Sécurité, mettre fin à l'angélisme

 

L’affaire récente de Viry-Châtillon dans l’Essonne, au cours de laquelle une bande de jeunes armés et cagoulés ont attaqué violemment une patrouille de police, laissant quatre policiers gravement brûlés, dont un entre la vie et la mort à l’heure où j’écris ces lignes, oui, cette affaire a glacé les sangs des Français.

 

Au-delà des faits terrifiants est toute aussi dramatique la réaction du ministre de l’Intérieur, parlant des agresseurs comme des « sauvageons » alors que ce sont simplement des sauvages !

    

Le gouvernement et les socialistes n’ont toujours rien compris, la naïveté et l’angélisme dont ils font preuve ont tout lieu d’inquiéter alors que le sentiment d’insécurité monte dans notre pays.

   

Et la réponse apportée par le même ministre de l’Intérieur, l’envoi de 101 policiers supplémentaires dans l’Essonne est aussi inquiétante, car ces agents n’ont pas été créés par l’opération du Saint Esprit, ils sont simplement déplacés à partir d’un autre secteur de la région, et pourquoi pas du Val d’Oise...

 

Ce gouvernement, qui n’est plus dirigé, désemparé par les confessions hallucinantes du chef de l’état, ressemble de plus en plus au personnage du sapeur Camembert de notre enfance, lequel creusait un trou pour y mettre la terre d’un autre.

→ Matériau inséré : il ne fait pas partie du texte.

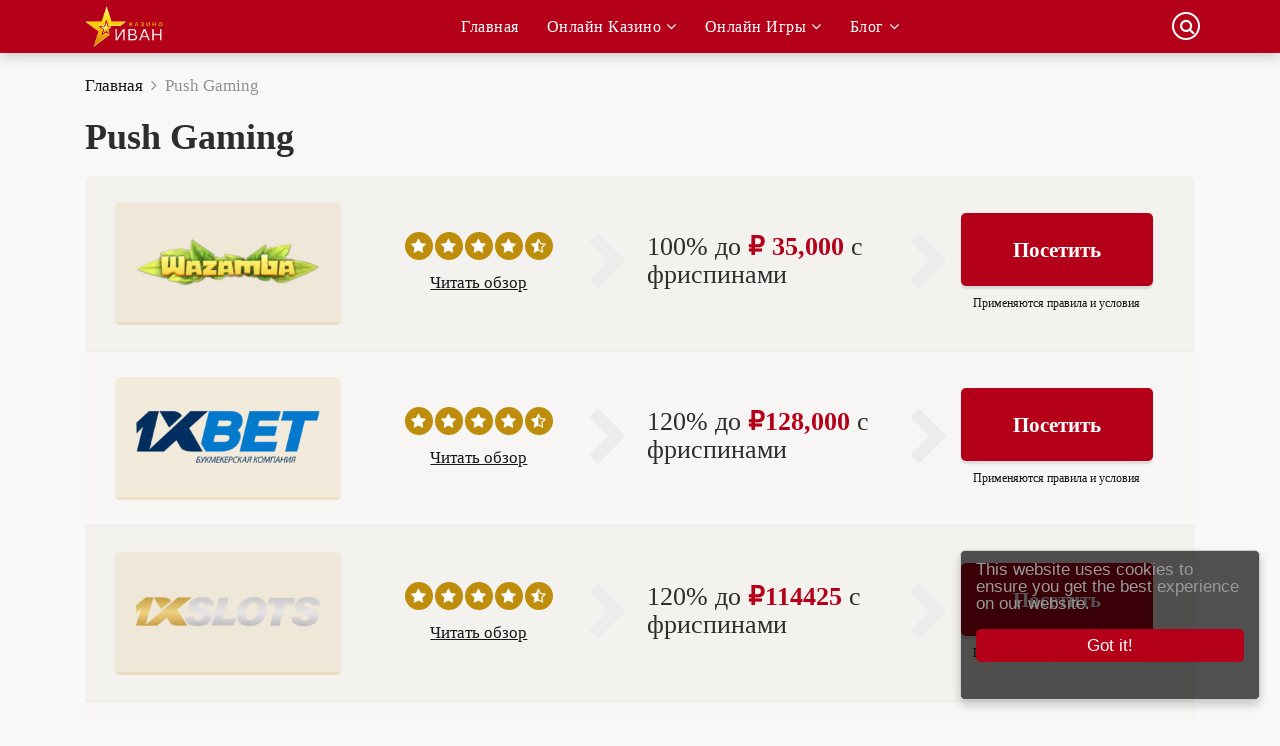

--- FILE ---
content_type: text/javascript
request_url: https://casinoivan.com/wp-content/cache/autoptimize/js/autoptimize_single_d8dfce970eb7e9af8706bd9167361c82.js
body_size: -226
content:
jQuery(document).ready(function($){'use strict';window.cookieconsent_options={"message":"Мы используем cookie-файлы для обеспечения наилучшей работоспособности сайта. Продолжая использовать сайт, Вы соглашаетесь с нашей","dismiss":"Ok","learnMore":"политикой конфиденциальности.","link":"https://casinoivan.com/privacy-policy/","theme":"dark-bottom"};});

--- FILE ---
content_type: text/javascript
request_url: https://casinoivan.com/wp-content/cache/autoptimize/js/autoptimize_single_16e92978d624a32a615bbf016c686ec4.js
body_size: -269
content:
jQuery(document).ready(function($){'use strict';let mybutton=document.getElementById("btn-back-to-top");window.onscroll=function(){scrollFunction();};function scrollFunction(){if(document.body.scrollTop>20||document.documentElement.scrollTop>20){mybutton.style.display="block";}else{mybutton.style.display="none";}}
mybutton.addEventListener("click",backToTop);function backToTop(){document.body.scrollTop=0;document.documentElement.scrollTop=0;}});

--- FILE ---
content_type: text/javascript
request_url: https://casinoivan.com/wp-content/cache/autoptimize/js/autoptimize_single_c78cc7c2075d342f65c4290562ab75b1.js
body_size: -507
content:
function openSearch(){document.getElementById("myOverlay").style.display="block";}
function closeSearch(){document.getElementById("myOverlay").style.display="none";}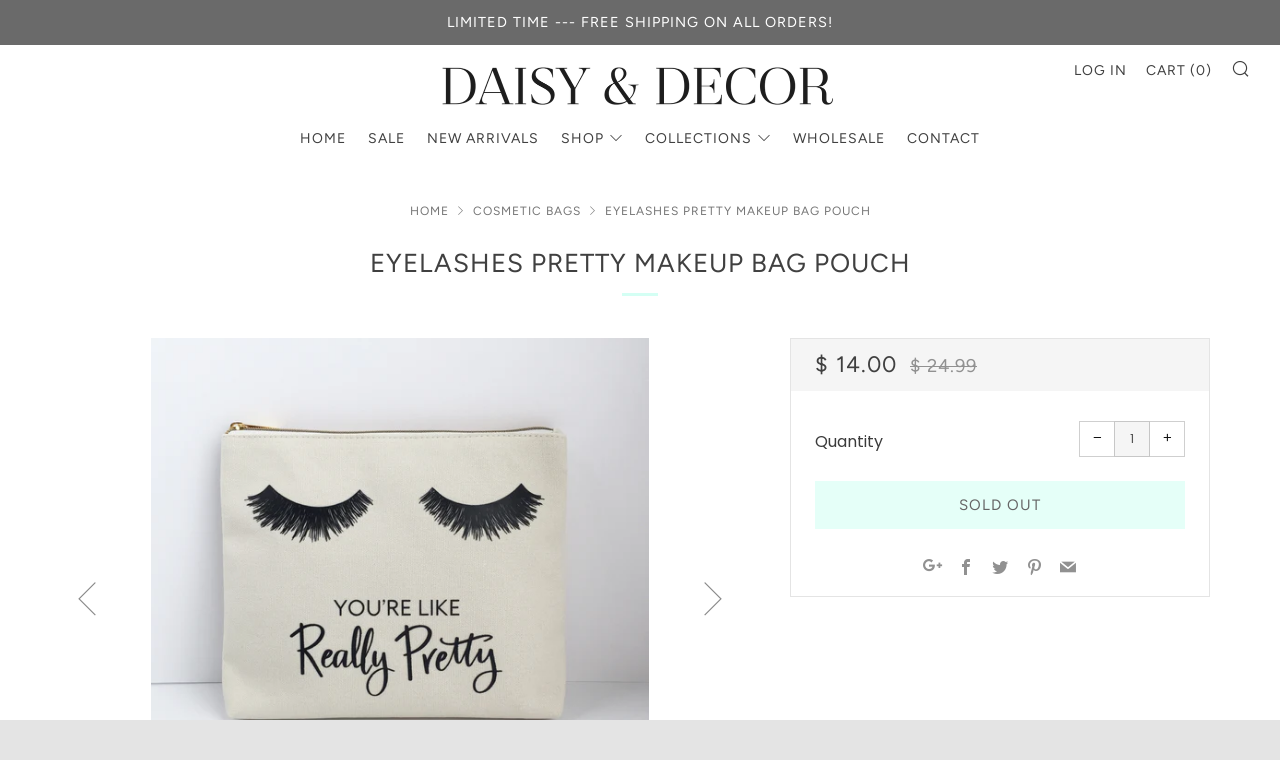

--- FILE ---
content_type: text/javascript
request_url: https://daisyanddecor.com/cdn/shop/t/11/assets/sealapps_email_config.js?v=136218383419054340931672115746
body_size: -621
content:
const apiBaseUrl="https://emailnoticeapi.sealapps.com/",isDebug=!1;
//# sourceMappingURL=/cdn/shop/t/11/assets/sealapps_email_config.js.map?v=136218383419054340931672115746
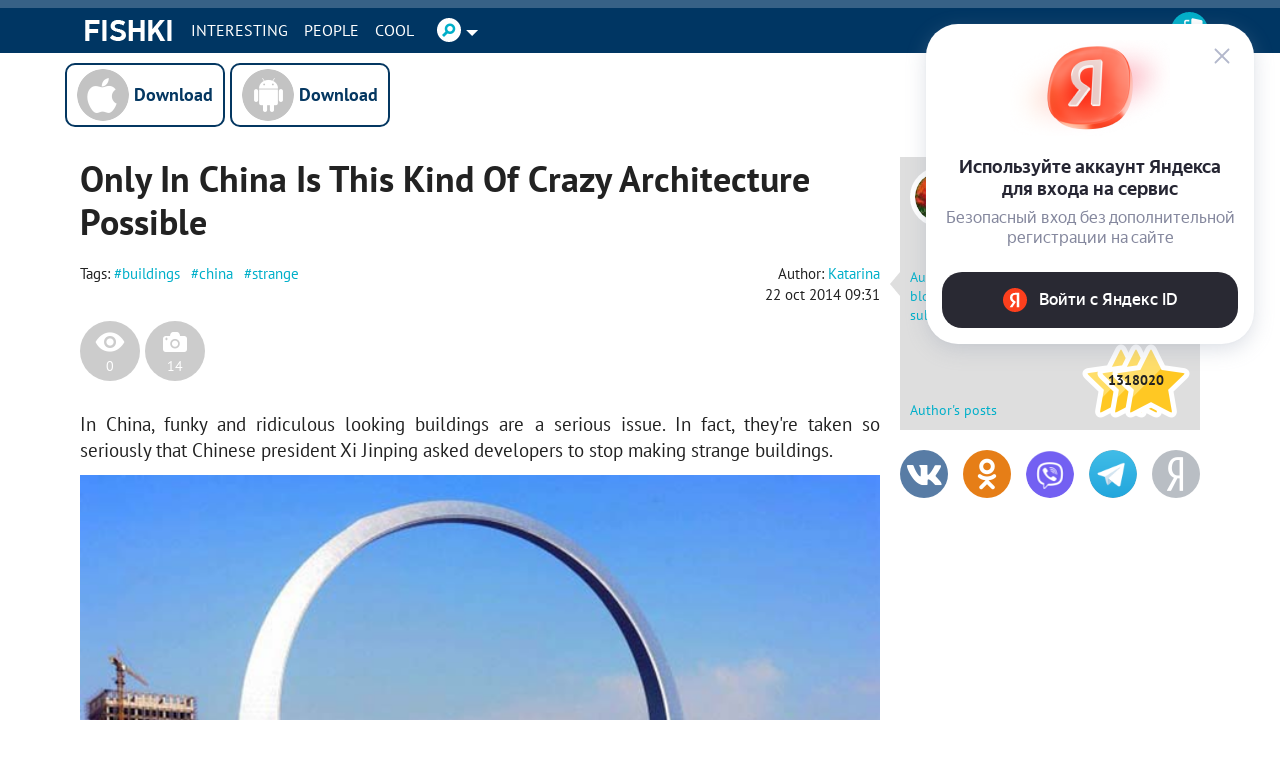

--- FILE ---
content_type: application/javascript; charset=utf-8
request_url: https://catsnetwork.ru/core/code.js?pid=9465&rid=259286&rl=&ll=https%3A//en.fishki.net/1318787-only-in-china-is-this-kind-of-crazy-architecture-possible.html&ow=1280&oh=720&sw=1280&sh=720&pd=24&f=0
body_size: 1614
content:
(function(w, placeId, a){
	var a_empty = true
	for(var prop in a) {
		if(a.hasOwnProperty(prop)) {
			a_empty = false;
			break;
		}
	}
	if (a_empty)
		return;

	if (typeof a.stub == 'undefined' || a.stub == '')
		return;

	if (a.stub_type == 'javascript') {
		eval(a.stub);
		return;
	}

	var ct = w.document.body; //getElementById('_mt_ot_container_' + placeId)
	if (! ct)
		return;

	if (a.stub_type == 'html') {
var existingStub2 = w.document.getElementById('_mt_stub_' + placeId);
if(existingStub2){
    return;
}
		function scriptsExec(node) {
			if (node.tagName === 'SCRIPT') {
				var script  = document.createElement("script");
				script.text = node.innerHTML;

				var i = -1, attrs = node.attributes, attr;
				while (++i < attrs.length) {                                    
					script.setAttribute((attr = attrs[i]).name, attr.value);
				}

				try { node.parentNode.replaceChild(script, node); } catch(e) {}
			}
			else {
				var i = -1, children = node.childNodes;
				while (++i < children.length) {
					scriptsExec(children[i]);
				}
			}
		}

		var f = document.createElement('div');
		f.id = '_mt_stub_' + placeId;
		f.innerHTML = a.stub;
		scriptsExec(f);
		try { ct.appendChild(f); } catch(e) {}

		return;
	}

	//ct.style.margin = '0'
	//ct.style.padding = '0'
	//ct.style.marginLeft = 'auto'
	//ct.style.marginRight = 'auto'

	var f = document.createElement('iframe')
	ct.appendChild(f)

	f.frameBorder = '0'
	f.scrolling = 'no'
	f.horizontalscrolling = 'no'
	f.verticalscrolling = 'no'

	f.height = "0"; //a.channel_height
	f.width = "0"; //a.channel_width
	f.marginHeight = '0'
	f.marginWidth = '0'
	f.padding = '0'
	f.marginLeft = 'auto'
	f.marginRight = 'auto'

	f.style.width = '0px';
	f.style.opacity = '0';
	f.style.width = '0px';
	f.style.height = '0px';
	f.style.position = 'absolute';
	f.style.left = '100%';
	f.style.bottom = '100%';
	f.style.border = '0px';

	this.setIframeContent = function(f, c) {
		var doc;
		if (f.contentDocument) // FF Chrome
		  doc = f.contentDocument;
		else if ( f.contentWindow ) // IE
		  doc = f.contentWindow.document;
		
		doc.open()
		doc.write('<html><head><title>Advertisement</title></head><body style="margin:0; padding:0; overflow:hidden;">')
		doc.write(c)
		doc.write('</body></html>')
		doc.close()
	}

	this.setIframeContent(f, a.stub);

})(window, 9465, {
	'stub':'window.postMessage(\'mt-desktop-skin-passback\',\'*\');',
	'stub_type':'javascript',
	'channel_height':'0',
	'channel_width':'0'
});


(() => {
	(fetch('https://x01.aidata.io/0.gif?pid=8013096&id=VUqHPPnKkBcC6K9', { method:'GET', keepalive:true, credentials:'include' }));
	(fetch('https://catsnetwork.ru/c/m_notice.gif?s=24&e=11473200&cc=11473192', { method:'GET', keepalive:true, credentials:'include' }));
})();
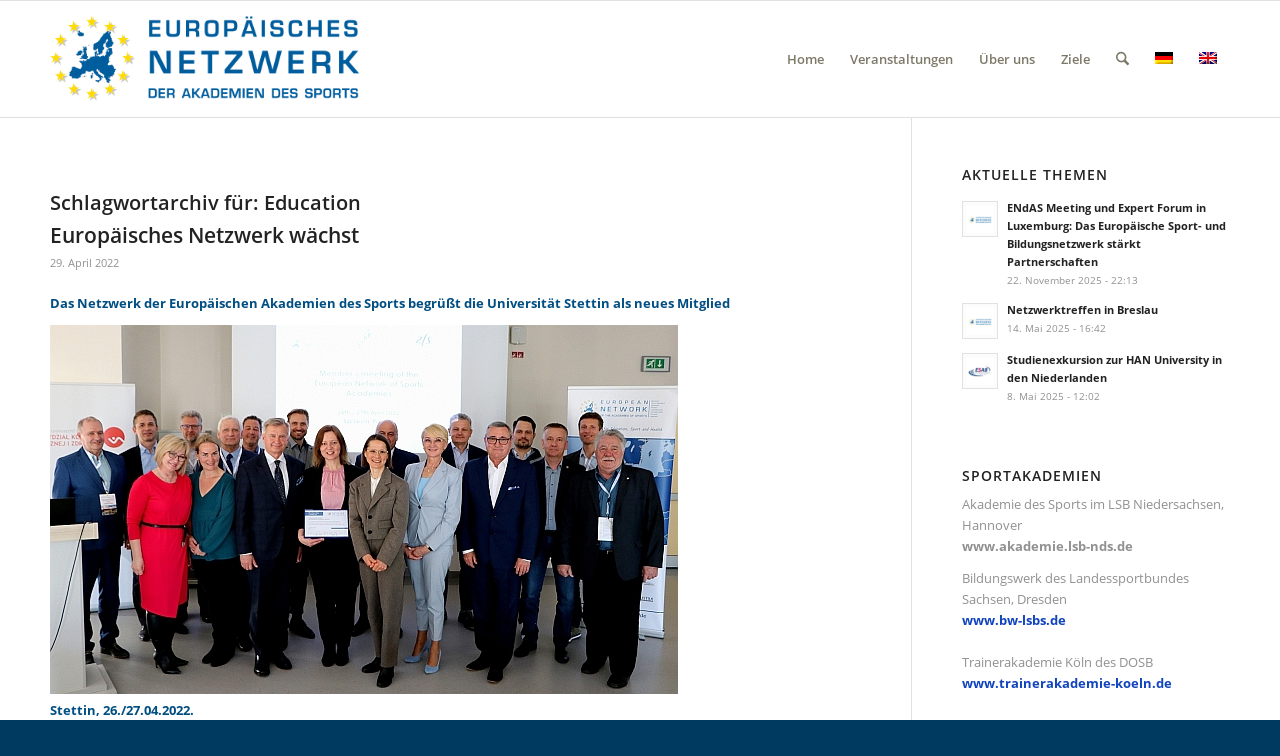

--- FILE ---
content_type: text/css
request_url: https://www.eurosportakademien.de/wp-content/themes/enfold-child/style.css?ver=7.1.3
body_size: 375
content:
/*
Theme Name: Enfold Child
Description: <strong>Wordpress Design Enfold Child</strong> - <br/> Ramon Volmering<br/> <a href='http://www.wordpress-design.info'>Zur Webseite</a><br/>
Author URI: http://www.wordpress-design.info
Template: enfold
Version: 1.0
*/


.small-preview {
	height:auto;
}

p, span {	-moz-hyphens: auto;
	hyphens: auto;
}

.text-sep-date,
#tribe-events-bar {
	display:none;
}

.current-menu-item > a span.avia-menu-text

{ color:#005e9d;

}



.rahmen1 {
	border: 1px solid;

}





.avia_image {
	border: 1px solid;

}

p {

	-moz-hyphens: auto;
	hyphens: auto;

 
}




.wp-caption-text {
	
font-style:normal !important}

.responsive .av-image-hotspot {
    height: 15px;
    width: 15px;
	line-height: 15px;
	
}
	
	.responsive .av-image-hotspot-pulse {
    height: 54px;
    width: 54px;
    top: -19px;
    left: -19px;
    
}

.css-events-list th.event-time{
	width: 180px !important;
}

.css-events-list td {
	padding: 3px !important;
}





/*
Desktop Styles
================================================== */
/* Note: Add new css to the media query below that you want to only effect the desktop view of your site */

@media only screen and (min-width: 768px) {
  /* Add your Desktop Styles here */






}




/*
Mobile Styles
================================================== */
/* Note: Add new css to the media query below that you want to only effect the Mobile and Tablet Portrait view */

@media only screen and (max-width: 767px) {
  /* Add your Mobile Styles here */




}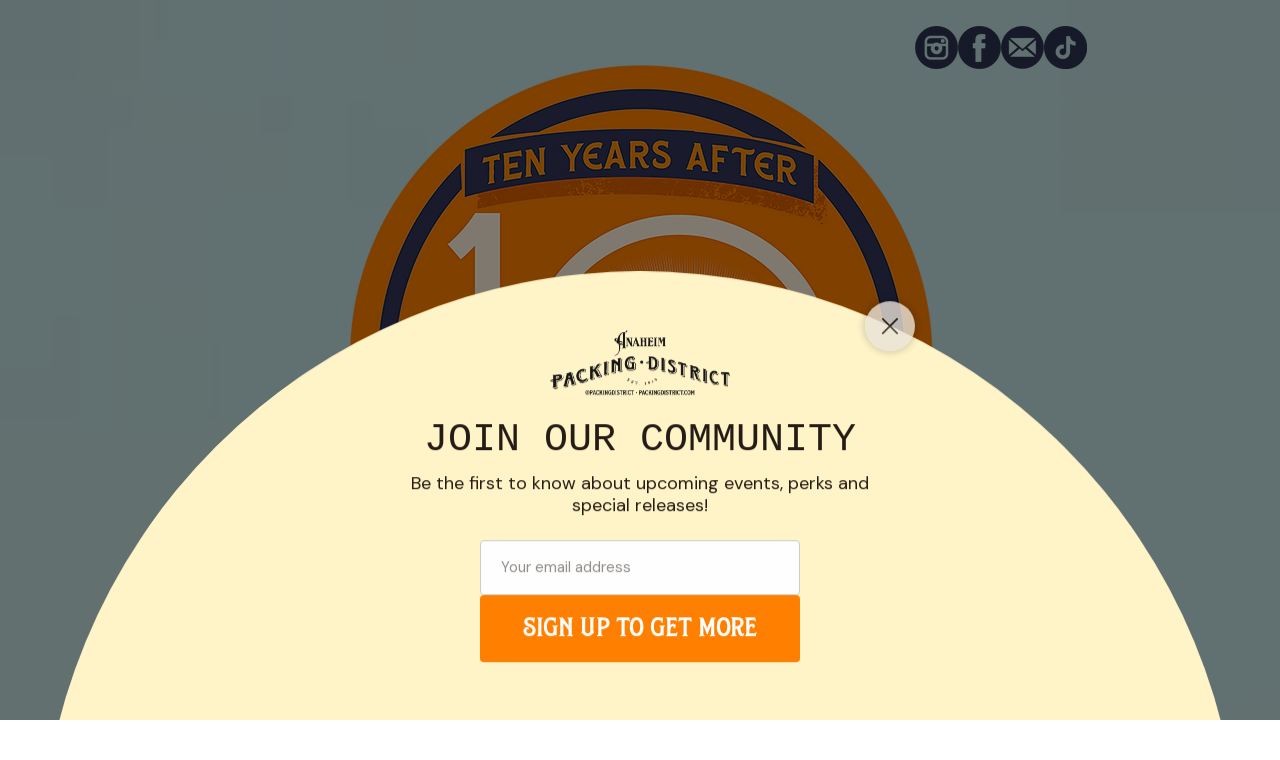

--- FILE ---
content_type: text/css
request_url: https://form-assets.mailchimp.com/snippet/fonts/32693302
body_size: -22
content:
@font-face{font-family: 'Whittemore-normal-400'; src: url(https://form-assets.mailchimp.com/fonts/accounts/32693302/Whittemore_1767407943053.otf);}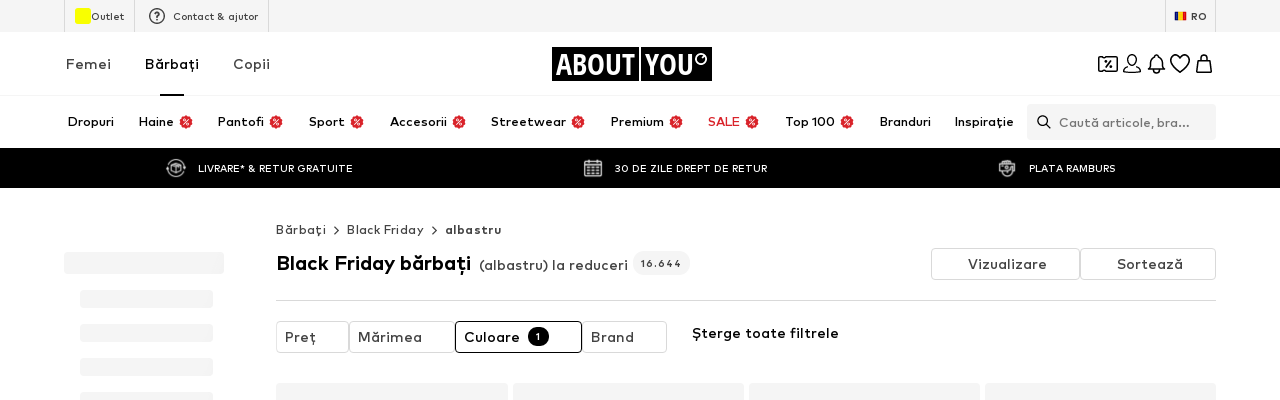

--- FILE ---
content_type: application/javascript
request_url: https://assets.aboutstatic.com/assets/service.grpc-OexjM-HJ.js
body_size: 254
content:
import{cJ as n,e as c,b8 as u,i as l,cK as d,cL as k}from"./index-B5gYRi2g.js";import{c as v,e as a}from"./colors-Cw1gp2ec.js";import"./minimal-BFka5DYH.js";import"./coins_history_transaction-CrUrrz3M.js";const m=(t,s)=>(c(t.uint32(10).fork(),s.config).ldelim(),u(t.uint32(18).fork(),s.session).ldelim(),l(t.uint32(24),s.targetGroup),a(t.uint32(34).fork(),s.reductionsState).ldelim(),t),S=()=>({wishlistState:k()}),R=(t,s)=>{const i=t.pos+s,e=S();for(;t.pos<i;){const o=t.uint32();switch(o>>>3){case 1:e.wishlistState=n(t,t.uint32());break;case 2:e.bubbleColor=v(t,t.uint32());break;default:t.skipType(o&7);break}}return e},f=(t,s)=>(c(t.uint32(10).fork(),s.config).ldelim(),u(t.uint32(18).fork(),s.session).ldelim(),l(t.uint32(24),s.targetGroup),a(t.uint32(34).fork(),s.reductionsState).ldelim(),s.wishlistToken!==void 0&&d(t.uint32(42).fork(),s.wishlistToken).ldelim(),t.uint32(48).int64(s.productId),t),b=()=>({status:p()}),W=(t,s)=>{const i=t.pos+s,e=b();for(;t.pos<i;){const o=t.uint32();switch(o>>>3){case 1:e.wishlistState=n(t,t.uint32());break;case 2:e.status=y(t,t.uint32());break;default:t.skipType(o&7);break}}return e},p=()=>({}),y=(t,s)=>{const i=t.pos+s,e=p();for(;t.pos<i;){const o=t.uint32();switch(o>>>3){case 1:e.type={$case:"error",error:r(t,t.uint32())};break;case 2:e.type={$case:"wishlistFullError",wishlistFullError:_(t,t.uint32())};break;default:t.skipType(o&7);break}}return e},P=()=>({message:""}),_=(t,s)=>{const i=t.pos+s,e=P();for(;t.pos<i;){const o=t.uint32();switch(o>>>3){case 1:e.message=t.string();break;default:t.skipType(o&7);break}}return e},w=(t,s)=>(c(t.uint32(10).fork(),s.config).ldelim(),u(t.uint32(18).fork(),s.session).ldelim(),l(t.uint32(24),s.targetGroup),a(t.uint32(34).fork(),s.reductionsState).ldelim(),s.wishlistToken!==void 0&&d(t.uint32(42).fork(),s.wishlistToken).ldelim(),t.uint32(48).int64(s.productId),t),g=()=>({status:h()}),T=(t,s)=>{const i=t.pos+s,e=g();for(;t.pos<i;){const o=t.uint32();switch(o>>>3){case 1:e.wishlistState=n(t,t.uint32());break;case 2:e.status=A(t,t.uint32());break;default:t.skipType(o&7);break}}return e},h=()=>({}),A=(t,s)=>{const i=t.pos+s,e=h();for(;t.pos<i;){const o=t.uint32();switch(o>>>3){case 1:e.type={$case:"error",error:r(t,t.uint32())};break;default:t.skipType(o&7);break}}return e},G=()=>({message:""}),r=(t,s)=>{const i=t.pos+s,e=G();for(;t.pos<i;){const o=t.uint32();switch(o>>>3){case 1:e.message=t.string();break;default:t.skipType(o&7);break}}return e},B=(t,s,i)=>t.unary({methodName:"GetWishlistState",serviceName:"aysa_api.services.wishlist.v1.WishlistService",encodeRequest:m,decodeResponse:R},s,i);B.method="aysa_api.services.wishlist.v1.WishlistService/GetWishlistState";const q=(t,s,i)=>t.unary({methodName:"AddProduct",serviceName:"aysa_api.services.wishlist.v1.WishlistService",encodeRequest:f,decodeResponse:W},s,i);q.method="aysa_api.services.wishlist.v1.WishlistService/AddProduct";const E=(t,s,i)=>t.unary({methodName:"RemoveProduct",serviceName:"aysa_api.services.wishlist.v1.WishlistService",encodeRequest:w,decodeResponse:T},s,i);E.method="aysa_api.services.wishlist.v1.WishlistService/RemoveProduct";export{q as WishlistService_AddProduct,B as WishlistService_GetWishlistState,E as WishlistService_RemoveProduct};
//# sourceMappingURL=service.grpc-OexjM-HJ.js.map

Plus que jamais, l’alternance s’impose en 2017, mais pas une alternance en douceur, mais une véritable rupture après ces années de laxisme et de délitement de l’autorité de l'État.

 

Il faudra augmenter les effectifs, non pas à la façon socialiste, par un jeu de bonneteau, mais par un programme de création de postes et de formation accélérés d’agents de police.

 

Il faudra renforcer la présence des policiers sur le terrain, réduire  leurs tâches administratives pour les envoyer à la reconquête des quartiers, car il est inadmissible de laisser des zones de non droit perdurer sur le territoire de la République.

 

Il faudra créer de nouvelles places de prison en construisant de nouveaux établissements, afin de pouvoir mettre à l’ombre les délinquants sans leur offrir une cure de radicalisation.

 

Il faudra veiller à ce que les arrestations débouchent sur des décisions de justice et que celle-ci soient vraiment appliquées, sous le contrôle d’une justice courageuse – quoiqu’en pense M. Hollande (sic) – et déterminée à ce que la loi protège les victimes et non les coupables.

   

La sécurité est une mission dite régalienne, devant être assurée par l'État et placée dans les priorités du futur gouvernement issu de la majorité qui sortira des urnes en 2017. Il n’est pas normal que ce principe ait été oublié, que la sécurité des Français soit à géométrie variable, assurée dans les communes riches par des polices municipales, délaissés ailleurs sur trop de territoires oubliés.

 

Chaque Français a droit à la sécurité, doit pouvoir sortir et circuler en toute liberté, voir sa famille et son existence protégées.

 

C’est pour nous un enjeu majeur pour 2017, c’est notre dernière chance pour réconcilier les Français avec ceux qui les gouvernent dans un pays qui aura retrouvé sa paix et sa sérénité.